--- Activity ---
Going down the data below, set down exactly the line with "1.Align the button to slot" and each line after it through the line with "P2P servers |"; no other lines.

(Data entries)
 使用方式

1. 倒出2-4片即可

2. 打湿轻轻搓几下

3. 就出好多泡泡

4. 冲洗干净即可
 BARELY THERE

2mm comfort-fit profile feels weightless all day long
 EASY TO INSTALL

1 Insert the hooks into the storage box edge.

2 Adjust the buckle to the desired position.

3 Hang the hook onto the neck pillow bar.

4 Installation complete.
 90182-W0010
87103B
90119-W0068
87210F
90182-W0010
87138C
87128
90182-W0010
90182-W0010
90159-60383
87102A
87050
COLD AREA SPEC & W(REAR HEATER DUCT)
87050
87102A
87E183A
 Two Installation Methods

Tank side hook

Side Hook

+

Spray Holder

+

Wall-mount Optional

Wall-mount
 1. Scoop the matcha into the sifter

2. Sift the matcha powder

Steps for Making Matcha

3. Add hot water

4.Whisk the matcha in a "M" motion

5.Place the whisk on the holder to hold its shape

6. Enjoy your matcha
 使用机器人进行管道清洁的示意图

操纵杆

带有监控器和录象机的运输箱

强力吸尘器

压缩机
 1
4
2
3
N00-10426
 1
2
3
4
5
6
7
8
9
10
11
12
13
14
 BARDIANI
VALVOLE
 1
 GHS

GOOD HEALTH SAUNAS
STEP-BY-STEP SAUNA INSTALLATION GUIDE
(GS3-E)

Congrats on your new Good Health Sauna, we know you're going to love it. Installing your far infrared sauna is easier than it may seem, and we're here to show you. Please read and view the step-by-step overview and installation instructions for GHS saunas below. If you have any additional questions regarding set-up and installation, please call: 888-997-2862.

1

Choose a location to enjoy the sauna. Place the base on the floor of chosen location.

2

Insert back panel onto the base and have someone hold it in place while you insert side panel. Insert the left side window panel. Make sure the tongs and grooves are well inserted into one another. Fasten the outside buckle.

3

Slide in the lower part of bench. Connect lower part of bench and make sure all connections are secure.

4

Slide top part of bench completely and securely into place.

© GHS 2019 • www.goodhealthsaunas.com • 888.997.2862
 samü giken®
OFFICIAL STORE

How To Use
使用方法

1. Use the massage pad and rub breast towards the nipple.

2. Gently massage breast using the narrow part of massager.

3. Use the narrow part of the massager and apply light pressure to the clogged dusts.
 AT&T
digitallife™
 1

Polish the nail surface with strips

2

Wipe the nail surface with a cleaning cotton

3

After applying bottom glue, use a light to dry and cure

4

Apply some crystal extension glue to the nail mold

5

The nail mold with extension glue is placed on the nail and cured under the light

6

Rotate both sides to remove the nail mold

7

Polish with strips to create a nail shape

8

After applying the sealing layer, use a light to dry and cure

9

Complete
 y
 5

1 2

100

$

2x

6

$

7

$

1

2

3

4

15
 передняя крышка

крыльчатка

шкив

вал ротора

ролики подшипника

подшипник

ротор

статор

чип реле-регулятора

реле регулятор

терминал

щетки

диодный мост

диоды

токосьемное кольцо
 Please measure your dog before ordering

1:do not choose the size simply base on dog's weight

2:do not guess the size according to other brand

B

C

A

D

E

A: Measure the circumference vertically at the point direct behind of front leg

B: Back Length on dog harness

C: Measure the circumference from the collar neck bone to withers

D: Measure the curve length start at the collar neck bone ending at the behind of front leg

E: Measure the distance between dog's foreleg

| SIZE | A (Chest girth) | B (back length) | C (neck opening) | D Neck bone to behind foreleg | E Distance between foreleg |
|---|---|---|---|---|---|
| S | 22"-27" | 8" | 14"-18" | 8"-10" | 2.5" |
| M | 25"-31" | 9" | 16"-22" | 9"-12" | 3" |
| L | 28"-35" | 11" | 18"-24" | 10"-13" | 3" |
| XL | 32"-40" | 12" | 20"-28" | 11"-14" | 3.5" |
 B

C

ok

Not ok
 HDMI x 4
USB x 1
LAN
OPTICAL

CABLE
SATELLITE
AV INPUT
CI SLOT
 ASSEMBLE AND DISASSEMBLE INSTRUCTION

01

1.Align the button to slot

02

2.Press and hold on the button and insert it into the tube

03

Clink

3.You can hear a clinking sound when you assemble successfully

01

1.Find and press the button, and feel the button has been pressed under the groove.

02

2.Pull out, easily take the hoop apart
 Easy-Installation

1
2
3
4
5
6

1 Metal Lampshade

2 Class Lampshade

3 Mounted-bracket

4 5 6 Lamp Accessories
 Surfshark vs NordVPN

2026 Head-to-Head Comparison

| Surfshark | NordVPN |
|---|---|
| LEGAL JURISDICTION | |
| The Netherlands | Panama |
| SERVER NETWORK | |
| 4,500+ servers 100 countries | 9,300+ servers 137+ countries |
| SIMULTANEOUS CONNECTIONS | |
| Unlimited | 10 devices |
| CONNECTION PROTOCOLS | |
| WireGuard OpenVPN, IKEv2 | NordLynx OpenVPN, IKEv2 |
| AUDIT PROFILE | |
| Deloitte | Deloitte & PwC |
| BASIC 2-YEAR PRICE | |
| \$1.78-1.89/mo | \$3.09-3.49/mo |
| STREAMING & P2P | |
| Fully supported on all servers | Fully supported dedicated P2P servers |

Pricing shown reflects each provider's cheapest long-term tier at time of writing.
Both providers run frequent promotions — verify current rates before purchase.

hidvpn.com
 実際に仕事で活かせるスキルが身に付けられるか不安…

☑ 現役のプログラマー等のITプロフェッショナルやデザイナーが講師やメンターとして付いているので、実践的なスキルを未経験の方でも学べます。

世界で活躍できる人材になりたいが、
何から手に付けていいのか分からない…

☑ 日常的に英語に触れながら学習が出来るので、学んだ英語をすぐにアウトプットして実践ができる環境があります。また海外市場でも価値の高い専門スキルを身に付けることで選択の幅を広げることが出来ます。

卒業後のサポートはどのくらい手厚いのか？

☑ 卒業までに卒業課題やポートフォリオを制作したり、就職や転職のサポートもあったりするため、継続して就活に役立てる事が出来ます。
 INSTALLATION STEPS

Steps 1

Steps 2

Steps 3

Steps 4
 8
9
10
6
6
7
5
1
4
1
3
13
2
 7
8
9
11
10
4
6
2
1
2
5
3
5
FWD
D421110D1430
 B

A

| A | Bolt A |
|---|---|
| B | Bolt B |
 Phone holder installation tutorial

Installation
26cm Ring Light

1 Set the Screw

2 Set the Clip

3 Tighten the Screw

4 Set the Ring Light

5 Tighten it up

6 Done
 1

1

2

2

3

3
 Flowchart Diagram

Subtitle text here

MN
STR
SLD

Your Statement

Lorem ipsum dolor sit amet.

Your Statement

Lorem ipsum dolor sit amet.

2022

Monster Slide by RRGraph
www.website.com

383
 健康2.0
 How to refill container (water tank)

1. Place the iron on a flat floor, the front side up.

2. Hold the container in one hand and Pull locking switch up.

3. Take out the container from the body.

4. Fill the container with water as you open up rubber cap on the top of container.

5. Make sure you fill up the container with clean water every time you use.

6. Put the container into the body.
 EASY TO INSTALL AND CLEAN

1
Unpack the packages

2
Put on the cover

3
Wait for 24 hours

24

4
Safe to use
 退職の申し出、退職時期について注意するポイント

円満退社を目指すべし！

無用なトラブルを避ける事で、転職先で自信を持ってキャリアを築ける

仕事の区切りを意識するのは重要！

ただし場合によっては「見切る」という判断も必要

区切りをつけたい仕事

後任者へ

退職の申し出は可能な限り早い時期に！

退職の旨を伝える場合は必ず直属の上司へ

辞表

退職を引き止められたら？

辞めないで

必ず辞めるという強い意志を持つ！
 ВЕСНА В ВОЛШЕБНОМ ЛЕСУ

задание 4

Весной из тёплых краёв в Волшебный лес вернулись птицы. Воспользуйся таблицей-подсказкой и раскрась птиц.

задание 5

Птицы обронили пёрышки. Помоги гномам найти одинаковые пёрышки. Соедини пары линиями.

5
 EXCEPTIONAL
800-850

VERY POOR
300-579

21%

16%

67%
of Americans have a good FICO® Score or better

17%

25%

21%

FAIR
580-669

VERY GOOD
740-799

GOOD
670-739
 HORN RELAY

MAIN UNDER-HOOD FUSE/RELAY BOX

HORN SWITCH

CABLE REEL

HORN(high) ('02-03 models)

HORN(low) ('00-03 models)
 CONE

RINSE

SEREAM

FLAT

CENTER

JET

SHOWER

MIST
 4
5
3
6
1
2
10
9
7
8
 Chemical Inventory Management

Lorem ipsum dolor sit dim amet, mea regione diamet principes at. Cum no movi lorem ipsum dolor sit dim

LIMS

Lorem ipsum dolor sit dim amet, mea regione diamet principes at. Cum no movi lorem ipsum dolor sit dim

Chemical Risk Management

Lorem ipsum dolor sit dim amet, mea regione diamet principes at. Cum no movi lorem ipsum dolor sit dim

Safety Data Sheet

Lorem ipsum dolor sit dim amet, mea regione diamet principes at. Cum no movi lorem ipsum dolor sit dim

--- Answer section ---
1.Align the button to slot

02

2.Press and hold on the button and insert it into the tube

03

Clink

3.You can hear a clinking sound when you assemble successfully

01

1.Find and press the button, and feel the button has been pressed under the groove.

02

2.Pull out, easily take the hoop apart
 Easy-Installation

1
2
3
4
5
6

1 Metal Lampshade

2 Class Lampshade

3 Mounted-bracket

4 5 6 Lamp Accessories
 Surfshark vs NordVPN

2026 Head-to-Head Comparison

| Surfshark | NordVPN |
|---|---|
| LEGAL JURISDICTION | |
| The Netherlands | Panama |
| SERVER NETWORK | |
| 4,500+ servers 100 countries | 9,300+ servers 137+ countries |
| SIMULTANEOUS CONNECTIONS | |
| Unlimited | 10 devices |
| CONNECTION PROTOCOLS | |
| WireGuard OpenVPN, IKEv2 | NordLynx OpenVPN, IKEv2 |
| AUDIT PROFILE | |
| Deloitte | Deloitte & PwC |
| BASIC 2-YEAR PRICE | |
| \$1.78-1.89/mo | \$3.09-3.49/mo |
| STREAMING & P2P | |
| Fully supported on all servers | Fully supported dedicated P2P servers |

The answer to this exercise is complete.